Kopieren Sie aus dem nachstehenden Text über das Leben im Gazastreifen den Abschnitt von „Vor ca. einigen“ bis „dies Trauma Erscheinung?“ wortgetreu.

> _SEITE_:
---

Vor ca. einigen Wochen wurden wir von sehr lauten Geräuschen gegen 6:00 Uhr früh geweckt, es war sehr erschreckend für meine Kinder, denn infolgedessen haben beide angefangen sehr laut zu schreien und die ältere Tochter zitterte am ganzen Körper… Traumatisiert…..Eigentlich benötigen alle Einwohner des Gazastreifens Betreuung, da alle traumatisiert sind… Wie soll es aber mit den Kindern weitergehen? Vorgestern hatte ich Alpträume und da ging es nur um F16-Kampfflugzeuge, und dass ständig um mich herum geschossen wurde, so dass ich immer fliehen musste….Sind dies Trauma Erscheinung?
Die Wasserprobleme sowie das Problem mit dem Strom, sind die Gleichen geblieben…Aber mit dem Strom klappt es besser (wir kriegen keinen Strom nun an zwei Tagen wöchentlich, einmal tagsüber und einmal abends… Es kommt auch zur weiteren Unterbrechungen der Stromversorgung aber es dauert dann nicht so lange und dann ist der Strom wieder da. Eine Entspannung ist auch nicht in Sicht (zumindest hinsichtlich des Wassers, da die Ressourcen nicht ausreichen). Was den Strom aber angeht, so scheint es mir möglich, dass das Problem gelöst werden kann, wenn es den nötigen Willen auch dafür gebe… Ein anderes Problem steht uns bevor mit dem Abwasser. Das Abwasser wird in Grabungen in der Nähe von Wohngegenden aufbewahrt (Die Seitenwände auch aus Sand) und mit dem Regen, wächst
die Gefahr, dass diese Wände den dadurch entstehenden Druck nicht durchhalten und brechen werden…. Die Folgen sahen wir bereits einige Jahre zuvor.
Leben an der UNI in Gaza: Das Uni-Jahr hat in Gaza DREI Semester…Das erste Semester beginnt in der Regel um den 01.09. herum und endet im Jan. Gegen Mitte Feb. fängt das zweite Semester an und dauert bis ca. Ende Juni. Dann folgt das dritte Semester (intensiv) und geht über Sieben Wochen usw. Das System ist nach Stundenzahl aufgebaut (ähnlich dem neuen European Credit Transfer and Accumulation System, ECTS). Sonst sind die Prüfungen meistens schriftlich. Mündliche Prüfungen sind eher eine Rarität…Ich rede hier nicht über die Präsentationen der Abschlussarbeiten und deren Diskussionen. In der Fakultät für Ingenieurwissenschaften, finden fast alle Vorlesungen in Englischer Sprache, wie eben die Prüfungen auch…. Zurzeit finden die Prüfungen zur Hälfte des Semesters statt und da sind wir sehr damit beschäftigt.

---

> _QUELLENMATERIAL_:

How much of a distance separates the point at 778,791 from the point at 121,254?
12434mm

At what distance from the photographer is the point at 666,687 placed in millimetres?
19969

---

> _LÖSUNG_:
Vor ca. einigen Wochen wurden wir von sehr lauten Geräuschen gegen 6:00 Uhr früh geweckt, es war sehr erschreckend für meine Kinder, denn infolgedessen haben beide angefangen sehr laut zu schreien und die ältere Tochter zitterte am ganzen Körper… Traumatisiert…..Eigentlich benötigen alle Einwohner des Gazastreifens Betreuung, da alle traumatisiert sind… Wie soll es aber mit den Kindern weitergehen? Vorgestern hatte ich Alpträume und da ging es nur um F16-Kampfflugzeuge, und dass ständig um mich herum geschossen wurde, so dass ich immer fliehen musste….Sind dies Trauma Erscheinung?